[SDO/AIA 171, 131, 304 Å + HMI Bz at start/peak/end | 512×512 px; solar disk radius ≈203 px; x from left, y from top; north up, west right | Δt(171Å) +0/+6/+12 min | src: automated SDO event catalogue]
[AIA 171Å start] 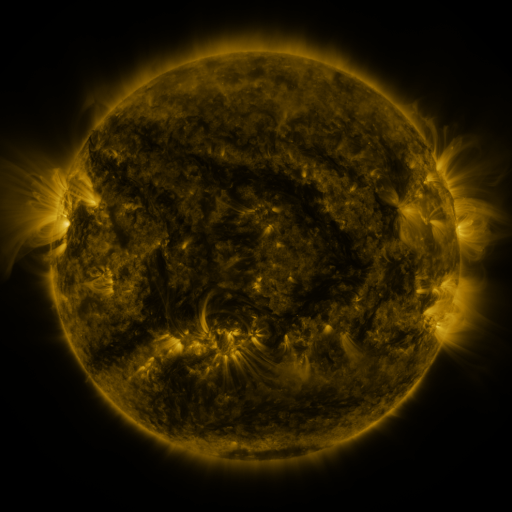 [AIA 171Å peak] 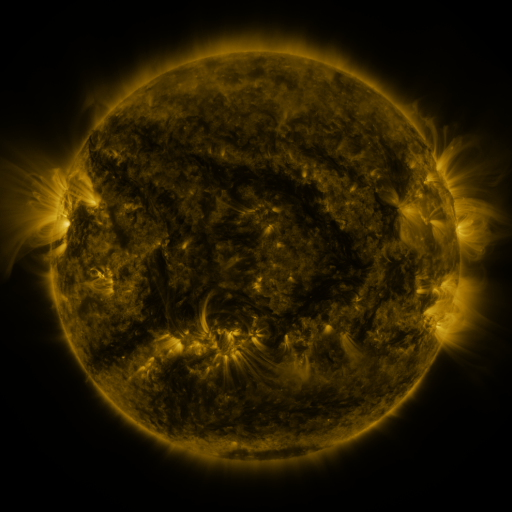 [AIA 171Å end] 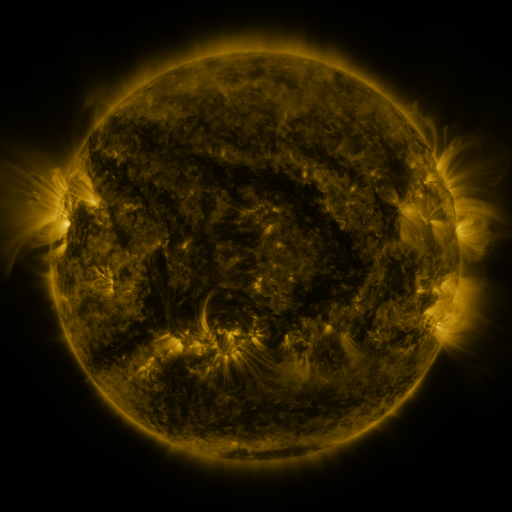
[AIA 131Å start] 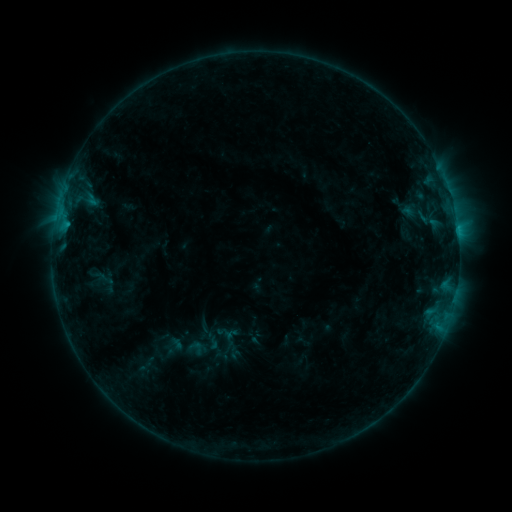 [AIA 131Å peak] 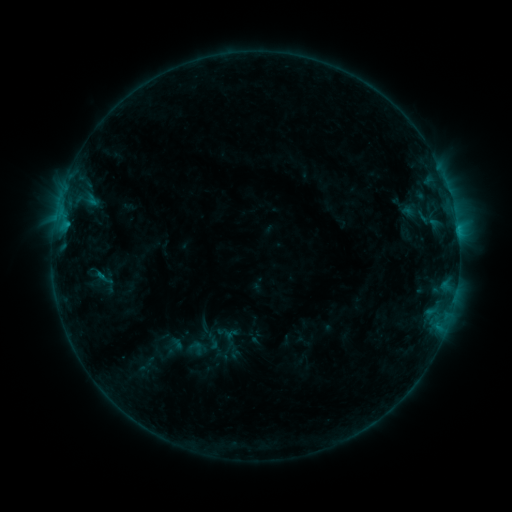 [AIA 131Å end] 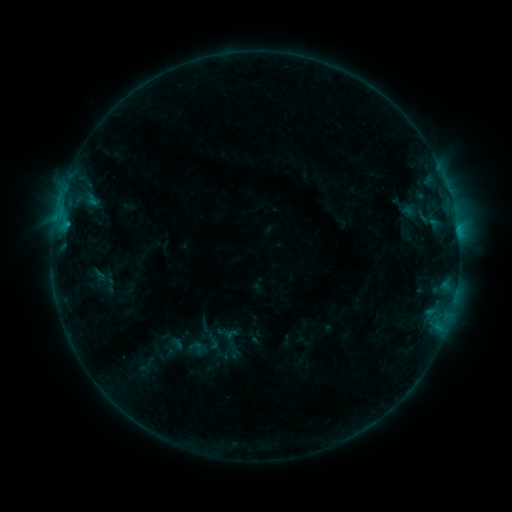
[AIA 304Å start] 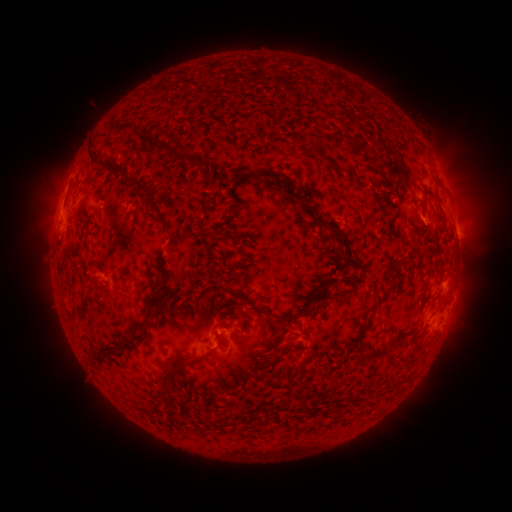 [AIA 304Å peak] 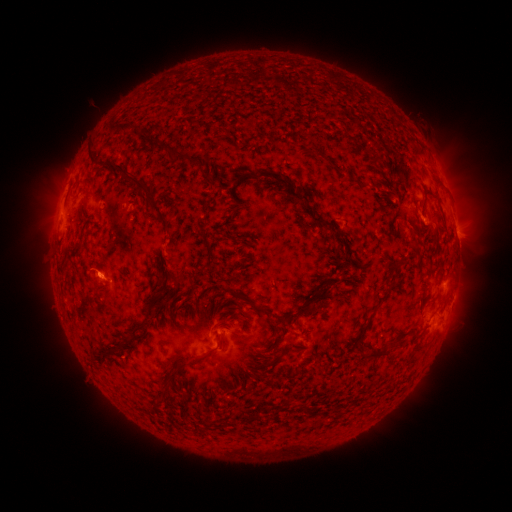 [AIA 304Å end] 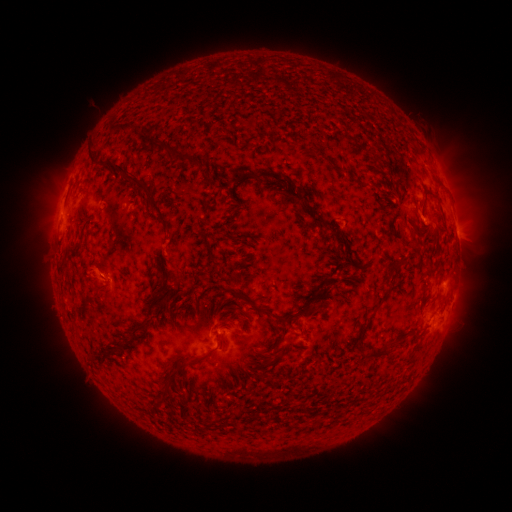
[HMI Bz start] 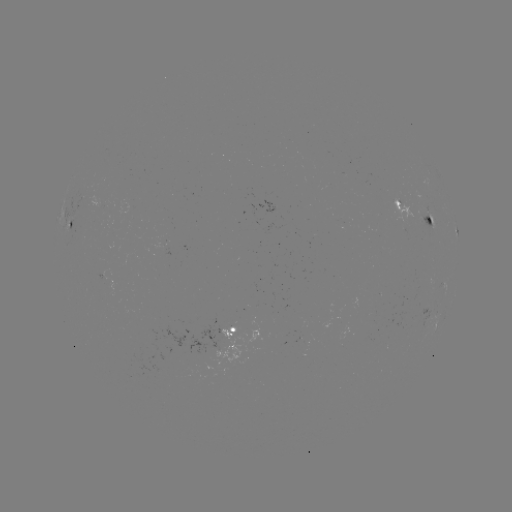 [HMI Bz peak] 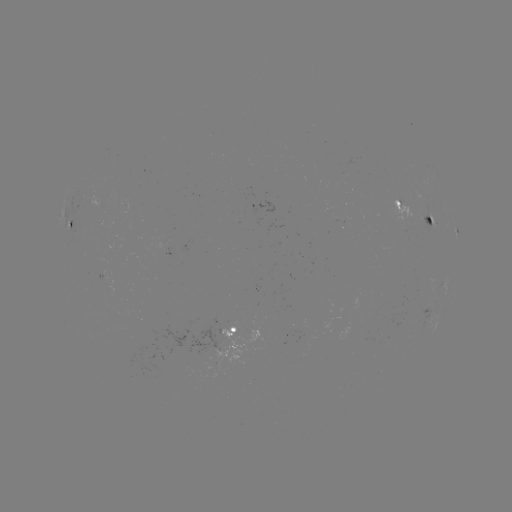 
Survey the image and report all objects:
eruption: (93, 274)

...

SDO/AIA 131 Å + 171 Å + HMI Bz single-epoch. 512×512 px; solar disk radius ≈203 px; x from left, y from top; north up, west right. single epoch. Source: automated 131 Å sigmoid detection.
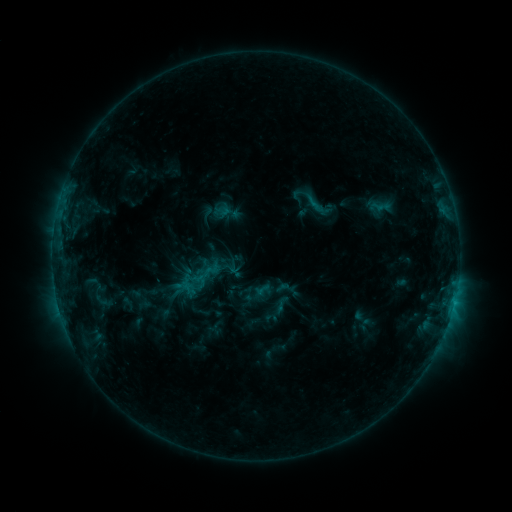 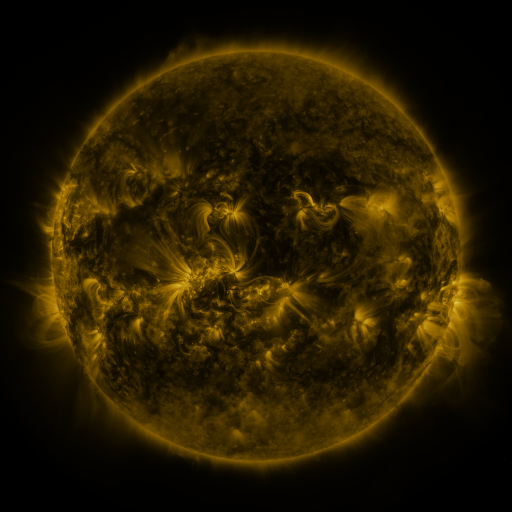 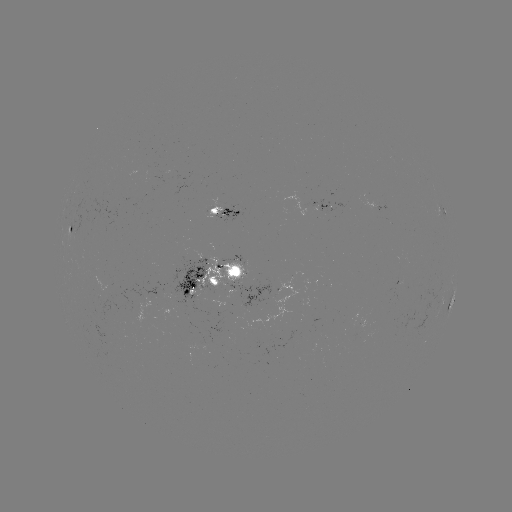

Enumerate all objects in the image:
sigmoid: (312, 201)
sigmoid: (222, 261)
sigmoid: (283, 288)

• What is required: Among the lines of the records, copy out each one that contains the word "right".

• Exercise solution:
[SDO/AIA 171, 131, 304 Å + HMI Bz at start/peak/end | 512×512 px; solar disk radius ≈203 px; x from left, y from top; north up, west right | Δt(171Å) +0/+6/+12 min | src: automated SDO event catalogue]
SDO/AIA 131 Å + 171 Å + HMI Bz single-epoch. 512×512 px; solar disk radius ≈203 px; x from left, y from top; north up, west right. single epoch. Source: automated 131 Å sigmoid detection.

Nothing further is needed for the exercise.